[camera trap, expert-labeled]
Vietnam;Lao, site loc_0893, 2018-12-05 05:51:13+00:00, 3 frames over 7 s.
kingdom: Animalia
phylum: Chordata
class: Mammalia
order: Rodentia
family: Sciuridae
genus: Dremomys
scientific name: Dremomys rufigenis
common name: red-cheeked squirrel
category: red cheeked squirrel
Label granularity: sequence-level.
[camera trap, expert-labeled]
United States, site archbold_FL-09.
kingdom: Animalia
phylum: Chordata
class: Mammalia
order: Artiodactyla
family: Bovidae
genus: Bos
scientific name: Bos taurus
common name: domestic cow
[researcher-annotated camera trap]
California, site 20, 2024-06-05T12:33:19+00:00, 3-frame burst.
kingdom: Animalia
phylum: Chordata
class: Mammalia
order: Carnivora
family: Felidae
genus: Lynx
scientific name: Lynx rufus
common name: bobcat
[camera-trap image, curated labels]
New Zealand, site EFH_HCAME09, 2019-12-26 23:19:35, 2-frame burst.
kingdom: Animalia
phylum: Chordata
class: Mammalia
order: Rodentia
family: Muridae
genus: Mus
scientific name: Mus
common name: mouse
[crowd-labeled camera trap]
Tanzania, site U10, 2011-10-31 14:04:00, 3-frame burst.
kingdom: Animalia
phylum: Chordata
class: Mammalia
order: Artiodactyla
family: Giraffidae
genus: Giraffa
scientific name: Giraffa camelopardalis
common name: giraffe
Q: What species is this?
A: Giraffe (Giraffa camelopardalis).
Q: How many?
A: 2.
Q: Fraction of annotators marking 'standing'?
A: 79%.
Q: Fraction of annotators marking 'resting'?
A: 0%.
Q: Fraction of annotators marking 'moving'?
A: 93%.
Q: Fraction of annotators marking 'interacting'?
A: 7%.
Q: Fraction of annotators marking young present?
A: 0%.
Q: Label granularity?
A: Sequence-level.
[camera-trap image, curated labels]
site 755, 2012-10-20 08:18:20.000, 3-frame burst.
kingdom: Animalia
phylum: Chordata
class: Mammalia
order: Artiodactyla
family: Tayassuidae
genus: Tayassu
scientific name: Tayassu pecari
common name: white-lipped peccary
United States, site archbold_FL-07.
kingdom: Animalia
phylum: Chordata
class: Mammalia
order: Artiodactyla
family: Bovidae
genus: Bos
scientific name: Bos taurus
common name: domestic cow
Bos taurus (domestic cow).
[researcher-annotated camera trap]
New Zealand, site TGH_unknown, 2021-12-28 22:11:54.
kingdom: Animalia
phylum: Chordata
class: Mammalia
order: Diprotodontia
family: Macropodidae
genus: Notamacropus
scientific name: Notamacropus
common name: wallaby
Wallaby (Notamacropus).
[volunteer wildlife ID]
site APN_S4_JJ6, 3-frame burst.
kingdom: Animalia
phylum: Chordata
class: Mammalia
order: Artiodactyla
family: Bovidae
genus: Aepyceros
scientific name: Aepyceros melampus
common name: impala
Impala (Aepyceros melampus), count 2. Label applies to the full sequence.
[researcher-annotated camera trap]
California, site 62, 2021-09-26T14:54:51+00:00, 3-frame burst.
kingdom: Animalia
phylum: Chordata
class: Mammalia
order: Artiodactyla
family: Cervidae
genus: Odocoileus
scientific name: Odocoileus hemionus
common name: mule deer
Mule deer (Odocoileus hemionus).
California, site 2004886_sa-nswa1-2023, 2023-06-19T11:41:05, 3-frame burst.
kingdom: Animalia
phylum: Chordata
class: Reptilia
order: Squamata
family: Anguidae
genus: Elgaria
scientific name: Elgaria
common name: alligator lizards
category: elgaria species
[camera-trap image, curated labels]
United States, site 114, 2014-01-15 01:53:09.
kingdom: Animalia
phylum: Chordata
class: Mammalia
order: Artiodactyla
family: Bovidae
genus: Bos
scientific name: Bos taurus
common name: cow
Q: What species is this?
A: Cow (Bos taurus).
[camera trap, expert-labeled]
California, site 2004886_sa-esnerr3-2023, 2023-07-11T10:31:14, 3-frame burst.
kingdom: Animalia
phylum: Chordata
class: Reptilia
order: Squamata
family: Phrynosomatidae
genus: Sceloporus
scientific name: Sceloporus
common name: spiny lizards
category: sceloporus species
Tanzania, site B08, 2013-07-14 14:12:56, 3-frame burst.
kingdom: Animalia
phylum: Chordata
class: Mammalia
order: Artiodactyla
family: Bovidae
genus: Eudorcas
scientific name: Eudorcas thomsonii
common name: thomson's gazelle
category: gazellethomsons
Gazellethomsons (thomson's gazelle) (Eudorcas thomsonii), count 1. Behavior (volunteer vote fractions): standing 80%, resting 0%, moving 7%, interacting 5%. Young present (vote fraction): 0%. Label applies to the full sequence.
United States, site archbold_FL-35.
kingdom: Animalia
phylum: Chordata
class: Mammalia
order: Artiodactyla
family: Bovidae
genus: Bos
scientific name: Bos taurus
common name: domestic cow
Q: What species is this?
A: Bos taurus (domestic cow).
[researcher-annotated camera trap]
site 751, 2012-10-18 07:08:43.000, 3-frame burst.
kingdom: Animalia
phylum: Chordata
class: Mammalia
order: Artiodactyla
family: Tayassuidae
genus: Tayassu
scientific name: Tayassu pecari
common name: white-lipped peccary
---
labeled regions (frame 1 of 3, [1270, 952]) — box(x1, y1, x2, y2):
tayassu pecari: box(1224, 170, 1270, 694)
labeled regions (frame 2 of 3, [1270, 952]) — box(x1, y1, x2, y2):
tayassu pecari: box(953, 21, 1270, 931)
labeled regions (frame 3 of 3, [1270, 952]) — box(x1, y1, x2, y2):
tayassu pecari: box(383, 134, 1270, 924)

== Problem ==
Within the listing above, extract exactly the lines from the line with "genus: Odocoileus" to the line with "category: elgaria species", the two named lines included, and no others.

== Answer box ==
genus: Odocoileus
scientific name: Odocoileus hemionus
common name: mule deer
Mule deer (Odocoileus hemionus).
California, site 2004886_sa-nswa1-2023, 2023-06-19T11:41:05, 3-frame burst.
kingdom: Animalia
phylum: Chordata
class: Reptilia
order: Squamata
family: Anguidae
genus: Elgaria
scientific name: Elgaria
common name: alligator lizards
category: elgaria species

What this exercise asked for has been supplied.